Extract:
Poetry and prayer: Parallels of invocation
Spiritual Life, Spring 2000 by Goodwin, Rufus
POETRY SPEAKS A UNIVERSAL LANGUAGE akin to prayer. Praying, like poetry, is an activity. It activates man. We are less concerned here, at the start, about what one prays -the creed of prayer-than that one begins an inner life of words, praying, or poetry, and that one finds a certain attitude of inner life.
This can be found by starting to pray, or saying focal words, using even secular prayers, or saying poems, even if one has not found God, grace, a religion, or a church.
Starting to Pray
Praying is like poetry, like swimming--one has, sometime, to jump into the words or water and hope that something will be there. That something will hold one up. One has to learn the strokes, maybe, on dry land beforehand. Maybe another person has to hold one up, as in childhood prayers, while one first attempts to paddle. One can learn what praying is about by praying. Prayer itself opens the dimension of the other, of the higher or the divine. One poem, one prayer, is like one grain of sand on the beach-it starts the dialogue. This is why even focus words or poetry can help a person in the direction that leads to prayer: that of wholeness, or healing, which is the secret realm of holiness. And that is why prayer begins with the cultivation of an attitude, not just in stillness or a strange church, and this is where poetry can help prayer:
There sleeps a song in all things
Which dream there on and on unheard,
And all the world will wake and sings
If only you find the magic word.
-Jacob Freiherr von Eichendorff (1787-1856)

Given material:
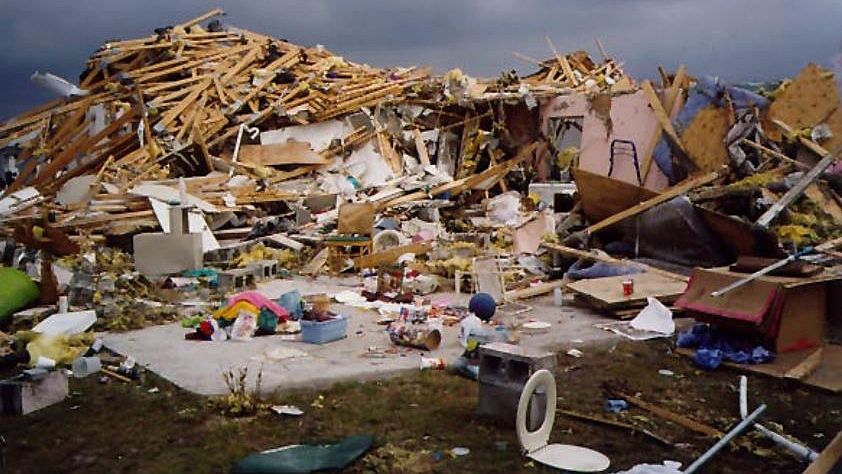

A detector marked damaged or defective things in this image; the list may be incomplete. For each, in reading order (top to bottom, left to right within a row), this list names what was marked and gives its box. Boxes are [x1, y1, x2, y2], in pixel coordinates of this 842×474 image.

broken drywall panel [256, 118, 348, 150]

What to do:
[1] Extract the passage of the essay on poetry and prayer from "Poetry and prayer: Parallels" to "or a church.".
[2] Write the next part of the essay on poetry and prayer, beginning after its final line.

Written responses:
[1]
Poetry and prayer: Parallels of invocation
Spiritual Life, Spring 2000 by Goodwin, Rufus
POETRY SPEAKS A UNIVERSAL LANGUAGE akin to prayer. Praying, like poetry, is an activity. It activates man. We are less concerned here, at the start, about what one prays -the creed of prayer-than that one begins an inner life of words, praying, or poetry, and that one finds a certain attitude of inner life.
This can be found by starting to pray, or saying focal words, using even secular prayers, or saying poems, even if one has not found God, grace, a religion, or a church.

[2]
What is the magic word? You need not be a church person, an Arab, a Jew, or a Christian to say this poem, or even a believer, but it can invoke the same attitude of reverenceor relaxation response -that prayer awakes in a person. These words can, as well as wonder at the magic word, elicit the prayer response and start the person on the attitude to otherness, a Thouness with the universe, a sense of a higher, magic life in the world around us.
Outwardly, these observances may sometimes seem dead to the nonbeliever. In fact, they have an inner life, but the newcomer or habituated old-timer may not always be able to see or share it. We sometimes mock Arabs at their prayers or poems if we are Christians; we suspect the Christian prayers if we are Jews.
Poetry activates the memory, attitude, and perception, and it may be a good beginning or refresher for persons interested in eliciting the peace, power, and the active inner life of prayer. Prayer and poetry originally come from the same place, and much early poetry was sacred. Poetry, like prayer, accompanied ceremonies both at the temple and at the court. They were observances of the priest and king. They had the function of ritualizing, raising, and celebrating a sense of higher life. They were a training and discipline of inner attitude towards public and divine and even supernatural events. They were the developers of the culture.
We can recapture some of these beginnings of man and the world through both poetry and prayer. This connects us with origins of our feelings, which for some may be God, for others nature and omnipotence. Take this ancient poem of Zoroaster, the Persian teacher from the 7th century B.C. It asks these questions of the creation:
This I ask Thee-tell it truly to me, Lord!
Who the Sire was, Father first of Holiness?
Who the pathway for the sun, and stars ordained?
Who, through whom is't moon doth wax and wane again?
This and much else do I long, 0 God, to know.
This I ask Thee-tell it to me truly, Lord!
The Vocative Relation
Poetry, from the Greek word poesis (to make), like prayer from the Sanskrit word pras or prcchati (for asking), often calls on unseen powers and addresses nature, the lover, time, or the West Wind as Thou. This is the mood of invocation. It is, philosophically and grammatically, the vocative relation: the poet calls out "0 Thou" to the universe. It is the grammatical case, the vocative, in inflected languages which calls out or invokes.
This vocative relation-the grammar of calling out-is a personalizing, a connectedness with destiny, death, love and chance, shared by prayer and poetry alike.
Flow gently, sweet Afton, among thy green braes!
Flow gently, I'll sing thee a song in thy praise!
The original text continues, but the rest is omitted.